В конюшне его уже поджидал унтер-офицер Крюгер, лысый, с рыжими усами, противный чванливый педант, он терпеть не мог Гумберта.
– Господин дворецкий, встать! Быстро, а то получишь двадцать отжиманий прямо здесь, на лошадином дерьме…
Гумберт до этого никогда не имел дела с лошадьми, и сначала ему было страшно приближаться к ним, и только постепенно он понял, что при всей своей устрашающей силе они были невероятно послушными. Теперь он смотрел на них как на своих товарищей по несчастью, ведь этих невинных созданий заставляли бежать под градом пуль. Их разрывало на куски гранатами, и в конце дороги они подыхали, не понимая, за что им все это. Здесь, в конюшне, все лошади были, к счастью, в хорошем состоянии, те, которых конфисковали у бельгийских крестьян, едва ли годились для верховой езды, но большинство лошадей сюда пригоняли, и их следовало не только кормить и поить, но и выводить на прогулки.
Примерно до восьми выгребали навоз, кормили и чистили лошадей, унтер-офицер все это время околачивался тут, мешая всюду, где только можно, и постоянно брюзжал. Кроме Гумберта в число его особых «любимчиков» входил и узколицый Яков Тиммерман. Крюгер ненавидел молодого человека прежде всего потому, что до войны тот был студентом философии, и однажды из кармана его куртки выпал томик «Фауста» Гете. Яков в глазах Крюгера был «интеллигентишкой», он раздражал его своим очевидным всезнайством, и потому унтер-офицер не упускал возможности показать тому, что такие мальчики, как он, здесь, в полку – последнее дерьмо.

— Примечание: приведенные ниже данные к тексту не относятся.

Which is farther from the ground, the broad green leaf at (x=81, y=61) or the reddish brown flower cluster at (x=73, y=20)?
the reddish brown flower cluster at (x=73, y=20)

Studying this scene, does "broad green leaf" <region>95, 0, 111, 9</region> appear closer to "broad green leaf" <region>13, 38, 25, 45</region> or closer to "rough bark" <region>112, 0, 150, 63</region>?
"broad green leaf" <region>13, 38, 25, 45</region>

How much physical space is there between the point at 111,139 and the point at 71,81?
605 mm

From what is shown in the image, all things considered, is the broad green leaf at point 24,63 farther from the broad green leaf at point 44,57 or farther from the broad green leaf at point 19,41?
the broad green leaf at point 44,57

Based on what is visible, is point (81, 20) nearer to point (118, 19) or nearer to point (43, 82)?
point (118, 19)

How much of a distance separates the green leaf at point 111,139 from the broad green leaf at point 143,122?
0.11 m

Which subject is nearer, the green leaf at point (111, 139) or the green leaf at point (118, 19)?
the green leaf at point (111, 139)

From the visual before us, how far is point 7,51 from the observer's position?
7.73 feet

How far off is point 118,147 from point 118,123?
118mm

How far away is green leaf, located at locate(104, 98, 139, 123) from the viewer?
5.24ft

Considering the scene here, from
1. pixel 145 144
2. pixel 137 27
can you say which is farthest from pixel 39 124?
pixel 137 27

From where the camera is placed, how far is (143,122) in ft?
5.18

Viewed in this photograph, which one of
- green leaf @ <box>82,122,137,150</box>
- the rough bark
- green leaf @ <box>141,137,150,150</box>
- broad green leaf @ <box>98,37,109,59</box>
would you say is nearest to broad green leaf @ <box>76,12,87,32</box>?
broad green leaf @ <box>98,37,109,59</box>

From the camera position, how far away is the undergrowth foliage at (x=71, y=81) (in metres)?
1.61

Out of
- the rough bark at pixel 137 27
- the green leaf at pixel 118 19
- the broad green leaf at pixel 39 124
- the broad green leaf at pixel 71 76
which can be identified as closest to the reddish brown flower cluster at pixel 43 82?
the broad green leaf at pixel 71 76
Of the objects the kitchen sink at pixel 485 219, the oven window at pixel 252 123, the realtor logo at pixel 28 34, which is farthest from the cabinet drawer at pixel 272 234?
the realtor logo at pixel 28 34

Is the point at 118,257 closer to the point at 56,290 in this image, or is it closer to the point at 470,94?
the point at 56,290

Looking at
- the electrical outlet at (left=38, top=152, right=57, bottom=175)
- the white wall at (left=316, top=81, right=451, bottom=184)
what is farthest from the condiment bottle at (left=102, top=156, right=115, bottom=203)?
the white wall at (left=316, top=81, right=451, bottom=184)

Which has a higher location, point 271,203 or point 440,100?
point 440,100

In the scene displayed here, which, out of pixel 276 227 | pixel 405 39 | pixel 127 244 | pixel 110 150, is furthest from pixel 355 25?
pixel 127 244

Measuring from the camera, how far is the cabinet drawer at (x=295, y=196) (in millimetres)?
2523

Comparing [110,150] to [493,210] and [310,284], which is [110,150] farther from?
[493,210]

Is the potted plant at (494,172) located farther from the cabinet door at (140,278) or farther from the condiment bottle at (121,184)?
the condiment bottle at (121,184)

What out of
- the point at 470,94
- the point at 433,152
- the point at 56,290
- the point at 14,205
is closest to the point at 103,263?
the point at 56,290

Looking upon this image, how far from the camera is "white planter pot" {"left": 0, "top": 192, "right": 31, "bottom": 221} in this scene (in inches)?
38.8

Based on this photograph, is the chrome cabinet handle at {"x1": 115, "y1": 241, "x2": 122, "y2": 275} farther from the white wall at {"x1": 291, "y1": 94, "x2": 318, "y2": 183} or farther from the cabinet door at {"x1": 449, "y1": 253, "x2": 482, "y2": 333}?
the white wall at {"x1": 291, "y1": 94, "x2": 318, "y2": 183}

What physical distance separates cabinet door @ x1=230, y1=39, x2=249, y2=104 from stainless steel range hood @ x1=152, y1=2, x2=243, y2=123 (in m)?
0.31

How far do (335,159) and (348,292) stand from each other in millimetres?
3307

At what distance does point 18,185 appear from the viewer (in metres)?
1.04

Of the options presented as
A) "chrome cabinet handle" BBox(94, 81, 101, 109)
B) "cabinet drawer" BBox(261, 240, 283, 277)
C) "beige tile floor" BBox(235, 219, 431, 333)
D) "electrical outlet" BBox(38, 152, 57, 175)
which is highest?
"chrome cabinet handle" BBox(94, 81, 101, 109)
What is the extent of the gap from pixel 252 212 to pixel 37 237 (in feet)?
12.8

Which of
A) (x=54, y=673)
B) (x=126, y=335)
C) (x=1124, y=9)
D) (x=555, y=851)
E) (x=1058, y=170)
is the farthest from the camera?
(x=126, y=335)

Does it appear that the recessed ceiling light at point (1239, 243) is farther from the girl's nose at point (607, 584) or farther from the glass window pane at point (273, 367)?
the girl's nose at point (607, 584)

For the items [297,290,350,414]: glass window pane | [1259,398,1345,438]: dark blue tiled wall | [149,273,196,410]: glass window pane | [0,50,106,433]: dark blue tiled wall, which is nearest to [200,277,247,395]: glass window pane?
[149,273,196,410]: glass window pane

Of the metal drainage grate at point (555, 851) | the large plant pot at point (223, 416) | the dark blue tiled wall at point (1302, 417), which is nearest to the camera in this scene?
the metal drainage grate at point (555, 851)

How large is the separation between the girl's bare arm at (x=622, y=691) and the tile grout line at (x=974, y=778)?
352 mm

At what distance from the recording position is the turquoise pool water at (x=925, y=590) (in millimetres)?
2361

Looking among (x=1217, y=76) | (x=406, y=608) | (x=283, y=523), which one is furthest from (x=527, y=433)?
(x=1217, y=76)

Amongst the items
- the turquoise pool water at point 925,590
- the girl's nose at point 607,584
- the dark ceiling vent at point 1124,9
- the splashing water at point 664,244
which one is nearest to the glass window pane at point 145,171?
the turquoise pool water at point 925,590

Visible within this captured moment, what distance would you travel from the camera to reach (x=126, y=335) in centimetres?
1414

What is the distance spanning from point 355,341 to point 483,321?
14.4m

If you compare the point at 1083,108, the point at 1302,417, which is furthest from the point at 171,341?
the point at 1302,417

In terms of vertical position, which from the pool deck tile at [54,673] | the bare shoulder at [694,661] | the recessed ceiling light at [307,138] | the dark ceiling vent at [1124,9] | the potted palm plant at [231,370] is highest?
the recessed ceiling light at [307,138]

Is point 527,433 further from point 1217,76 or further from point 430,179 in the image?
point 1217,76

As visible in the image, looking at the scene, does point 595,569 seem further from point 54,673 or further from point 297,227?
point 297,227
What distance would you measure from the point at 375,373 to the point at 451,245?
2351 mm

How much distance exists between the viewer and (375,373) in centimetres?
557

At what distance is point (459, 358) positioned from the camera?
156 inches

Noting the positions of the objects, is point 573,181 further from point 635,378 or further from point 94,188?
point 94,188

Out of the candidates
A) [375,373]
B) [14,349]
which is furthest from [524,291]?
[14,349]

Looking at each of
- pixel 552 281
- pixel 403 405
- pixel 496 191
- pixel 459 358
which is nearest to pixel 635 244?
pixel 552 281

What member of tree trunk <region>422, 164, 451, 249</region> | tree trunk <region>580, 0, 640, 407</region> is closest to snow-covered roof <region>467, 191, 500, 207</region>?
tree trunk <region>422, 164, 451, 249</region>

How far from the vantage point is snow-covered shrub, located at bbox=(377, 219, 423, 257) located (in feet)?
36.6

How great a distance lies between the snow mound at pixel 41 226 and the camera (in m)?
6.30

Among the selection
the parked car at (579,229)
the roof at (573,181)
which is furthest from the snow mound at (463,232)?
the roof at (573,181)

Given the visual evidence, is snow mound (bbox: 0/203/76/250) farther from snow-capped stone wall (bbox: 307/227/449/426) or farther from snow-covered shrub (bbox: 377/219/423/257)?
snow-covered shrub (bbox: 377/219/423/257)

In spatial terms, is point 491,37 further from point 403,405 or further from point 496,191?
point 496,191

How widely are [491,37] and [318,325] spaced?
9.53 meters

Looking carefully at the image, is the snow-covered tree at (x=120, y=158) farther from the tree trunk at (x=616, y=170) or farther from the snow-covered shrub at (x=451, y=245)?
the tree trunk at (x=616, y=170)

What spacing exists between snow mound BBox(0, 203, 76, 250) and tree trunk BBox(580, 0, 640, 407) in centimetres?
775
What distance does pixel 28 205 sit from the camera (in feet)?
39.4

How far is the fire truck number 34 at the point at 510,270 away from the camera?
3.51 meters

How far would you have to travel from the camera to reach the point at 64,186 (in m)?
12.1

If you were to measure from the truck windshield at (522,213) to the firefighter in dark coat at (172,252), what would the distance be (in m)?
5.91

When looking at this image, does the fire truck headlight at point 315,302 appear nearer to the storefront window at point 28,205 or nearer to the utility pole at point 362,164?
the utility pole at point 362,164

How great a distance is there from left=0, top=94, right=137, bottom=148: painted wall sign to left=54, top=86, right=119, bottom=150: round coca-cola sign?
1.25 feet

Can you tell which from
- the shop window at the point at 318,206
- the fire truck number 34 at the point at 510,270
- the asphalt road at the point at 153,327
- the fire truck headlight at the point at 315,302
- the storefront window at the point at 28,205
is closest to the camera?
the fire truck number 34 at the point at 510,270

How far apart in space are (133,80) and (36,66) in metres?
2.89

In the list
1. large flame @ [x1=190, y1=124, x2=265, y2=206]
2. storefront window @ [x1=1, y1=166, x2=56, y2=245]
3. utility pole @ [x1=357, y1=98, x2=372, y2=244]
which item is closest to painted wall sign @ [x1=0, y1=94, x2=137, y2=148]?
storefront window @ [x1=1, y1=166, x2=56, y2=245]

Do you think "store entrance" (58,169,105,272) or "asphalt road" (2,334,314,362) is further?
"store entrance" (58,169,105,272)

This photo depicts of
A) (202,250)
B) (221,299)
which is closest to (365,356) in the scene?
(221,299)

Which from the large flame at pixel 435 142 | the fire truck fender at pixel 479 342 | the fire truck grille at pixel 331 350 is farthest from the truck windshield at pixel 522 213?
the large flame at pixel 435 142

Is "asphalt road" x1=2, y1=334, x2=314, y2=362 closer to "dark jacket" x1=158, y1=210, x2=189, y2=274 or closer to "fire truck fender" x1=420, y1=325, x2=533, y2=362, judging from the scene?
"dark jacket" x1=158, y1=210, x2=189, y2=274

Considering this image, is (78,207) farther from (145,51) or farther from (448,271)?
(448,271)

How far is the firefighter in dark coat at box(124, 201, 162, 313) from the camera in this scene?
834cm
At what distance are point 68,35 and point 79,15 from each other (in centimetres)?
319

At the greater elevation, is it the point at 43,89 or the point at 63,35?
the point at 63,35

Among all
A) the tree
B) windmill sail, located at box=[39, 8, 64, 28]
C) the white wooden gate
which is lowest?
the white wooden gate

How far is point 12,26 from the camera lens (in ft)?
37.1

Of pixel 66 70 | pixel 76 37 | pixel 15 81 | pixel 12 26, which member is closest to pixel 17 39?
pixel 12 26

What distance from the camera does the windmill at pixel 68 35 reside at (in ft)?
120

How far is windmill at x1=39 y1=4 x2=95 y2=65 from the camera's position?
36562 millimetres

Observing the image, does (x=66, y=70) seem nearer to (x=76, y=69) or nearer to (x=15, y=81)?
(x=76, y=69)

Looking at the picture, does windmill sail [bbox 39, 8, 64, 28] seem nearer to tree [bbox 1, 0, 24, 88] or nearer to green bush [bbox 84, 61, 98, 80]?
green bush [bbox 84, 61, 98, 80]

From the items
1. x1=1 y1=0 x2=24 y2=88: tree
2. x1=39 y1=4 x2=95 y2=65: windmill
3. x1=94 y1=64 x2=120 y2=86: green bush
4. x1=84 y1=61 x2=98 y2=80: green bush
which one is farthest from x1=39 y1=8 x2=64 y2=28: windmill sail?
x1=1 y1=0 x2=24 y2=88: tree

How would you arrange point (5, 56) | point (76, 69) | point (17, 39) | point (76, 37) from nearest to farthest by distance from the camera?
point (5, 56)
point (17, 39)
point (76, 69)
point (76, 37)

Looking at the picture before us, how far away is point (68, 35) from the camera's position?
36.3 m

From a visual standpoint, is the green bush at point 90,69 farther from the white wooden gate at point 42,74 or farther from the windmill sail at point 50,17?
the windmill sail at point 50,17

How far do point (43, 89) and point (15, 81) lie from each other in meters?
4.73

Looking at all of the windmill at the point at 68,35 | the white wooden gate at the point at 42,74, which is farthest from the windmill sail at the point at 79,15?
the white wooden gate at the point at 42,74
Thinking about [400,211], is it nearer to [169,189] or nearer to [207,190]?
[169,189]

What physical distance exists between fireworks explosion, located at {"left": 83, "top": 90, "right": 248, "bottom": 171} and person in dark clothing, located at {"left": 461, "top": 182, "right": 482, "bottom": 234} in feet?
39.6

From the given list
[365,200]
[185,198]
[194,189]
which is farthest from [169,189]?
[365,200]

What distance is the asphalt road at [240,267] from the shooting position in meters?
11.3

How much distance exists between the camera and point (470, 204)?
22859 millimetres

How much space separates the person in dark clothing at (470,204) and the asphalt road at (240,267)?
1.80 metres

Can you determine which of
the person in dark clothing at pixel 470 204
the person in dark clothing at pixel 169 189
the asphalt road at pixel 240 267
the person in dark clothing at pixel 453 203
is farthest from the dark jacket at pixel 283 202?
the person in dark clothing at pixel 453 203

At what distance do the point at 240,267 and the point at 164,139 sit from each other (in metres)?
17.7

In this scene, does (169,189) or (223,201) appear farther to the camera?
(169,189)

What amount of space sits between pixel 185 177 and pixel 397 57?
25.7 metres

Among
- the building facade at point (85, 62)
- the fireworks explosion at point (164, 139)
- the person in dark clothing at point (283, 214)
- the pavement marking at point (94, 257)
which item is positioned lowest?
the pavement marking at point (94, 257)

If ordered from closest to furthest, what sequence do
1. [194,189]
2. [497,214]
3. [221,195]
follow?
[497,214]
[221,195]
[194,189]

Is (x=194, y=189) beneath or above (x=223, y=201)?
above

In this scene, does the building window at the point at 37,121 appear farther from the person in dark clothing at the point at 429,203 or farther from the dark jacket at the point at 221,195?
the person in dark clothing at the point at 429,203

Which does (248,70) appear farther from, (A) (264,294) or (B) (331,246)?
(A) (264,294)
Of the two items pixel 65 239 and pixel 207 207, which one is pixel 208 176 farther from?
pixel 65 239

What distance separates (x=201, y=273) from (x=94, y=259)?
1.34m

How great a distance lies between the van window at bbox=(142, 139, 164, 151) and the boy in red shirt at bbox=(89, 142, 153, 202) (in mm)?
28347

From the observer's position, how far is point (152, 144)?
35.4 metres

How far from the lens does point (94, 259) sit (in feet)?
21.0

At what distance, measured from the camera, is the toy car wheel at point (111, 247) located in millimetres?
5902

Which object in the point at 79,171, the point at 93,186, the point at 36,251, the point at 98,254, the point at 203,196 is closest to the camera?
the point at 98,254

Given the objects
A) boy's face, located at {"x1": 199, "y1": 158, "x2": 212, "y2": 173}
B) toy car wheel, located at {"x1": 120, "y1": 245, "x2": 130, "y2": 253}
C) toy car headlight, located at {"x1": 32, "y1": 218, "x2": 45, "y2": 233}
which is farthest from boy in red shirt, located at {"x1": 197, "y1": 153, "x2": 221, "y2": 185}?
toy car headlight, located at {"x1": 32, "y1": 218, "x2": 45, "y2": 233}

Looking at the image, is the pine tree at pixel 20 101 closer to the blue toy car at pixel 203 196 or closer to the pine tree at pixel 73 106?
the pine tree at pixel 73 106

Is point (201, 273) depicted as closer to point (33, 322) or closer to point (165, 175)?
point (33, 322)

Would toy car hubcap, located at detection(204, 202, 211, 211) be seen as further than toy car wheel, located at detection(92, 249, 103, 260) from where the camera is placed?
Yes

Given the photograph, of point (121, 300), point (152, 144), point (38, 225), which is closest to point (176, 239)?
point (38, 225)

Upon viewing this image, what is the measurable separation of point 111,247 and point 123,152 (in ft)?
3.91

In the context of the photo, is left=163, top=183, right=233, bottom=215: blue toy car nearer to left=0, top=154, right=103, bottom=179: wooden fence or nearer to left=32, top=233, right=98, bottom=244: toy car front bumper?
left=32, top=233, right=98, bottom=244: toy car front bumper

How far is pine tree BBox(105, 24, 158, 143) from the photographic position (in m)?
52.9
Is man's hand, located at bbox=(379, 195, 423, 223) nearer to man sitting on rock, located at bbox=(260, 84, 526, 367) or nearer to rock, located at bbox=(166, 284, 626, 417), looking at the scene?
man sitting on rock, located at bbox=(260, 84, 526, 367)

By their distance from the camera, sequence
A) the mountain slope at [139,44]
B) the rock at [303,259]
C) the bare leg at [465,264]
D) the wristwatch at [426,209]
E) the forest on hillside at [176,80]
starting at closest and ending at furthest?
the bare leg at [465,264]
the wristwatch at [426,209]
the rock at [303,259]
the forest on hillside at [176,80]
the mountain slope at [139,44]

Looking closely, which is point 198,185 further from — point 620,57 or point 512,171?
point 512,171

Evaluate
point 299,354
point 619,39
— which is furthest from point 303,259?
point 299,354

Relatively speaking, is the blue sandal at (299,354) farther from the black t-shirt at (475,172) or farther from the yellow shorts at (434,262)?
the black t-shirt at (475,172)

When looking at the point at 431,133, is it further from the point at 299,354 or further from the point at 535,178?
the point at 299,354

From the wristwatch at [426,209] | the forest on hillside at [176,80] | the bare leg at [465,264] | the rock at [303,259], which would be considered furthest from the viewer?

– Да ты посмотри на это! И ты это называешь вычистить? Какое свинство!
Он хлопнул рукой по крупу коричневого мерина и задал жару бедному Якову, за то, что поднялось целое облако пыли. Яков был не виноват, потому что вальтрап чистил вчера не он, а Юлиус Кернер. Однако Кернер умел подольститься: ходил всегда с виноватым видом и слащавой улыбочкой и по любому поводу орал: «Слушаюсь, господин унтер-офицер!»
Крюгер заставил Якова сделать несколько «упражнений», несмотря на его больную ногу, прямо здесь, посреди лошадиного дерьма. Крюгер был просто тварью. Гумберта охватило сумасбродное желание – въехать тачкой с навозом ему прямо в зад. Ему доставляло удовольствие рисовать в голове эту веселящую душу картину во всех деталях. Он представил, как Крюгер завопит и упадет прямо в лошадиное дерьмо, как кобыла запаникует и лягнет его. Он вообразил разинутую пасть Крюгера, набитую дерьмом. Вот это было бы здорово! Но отважиться совершить такое на самом деле – для этого Гумберт был чересчур труслив. В результате его ждала бы тюрьма или еще что-то похуже, и цена за удовольствие казалась ему все-таки слишком высокой.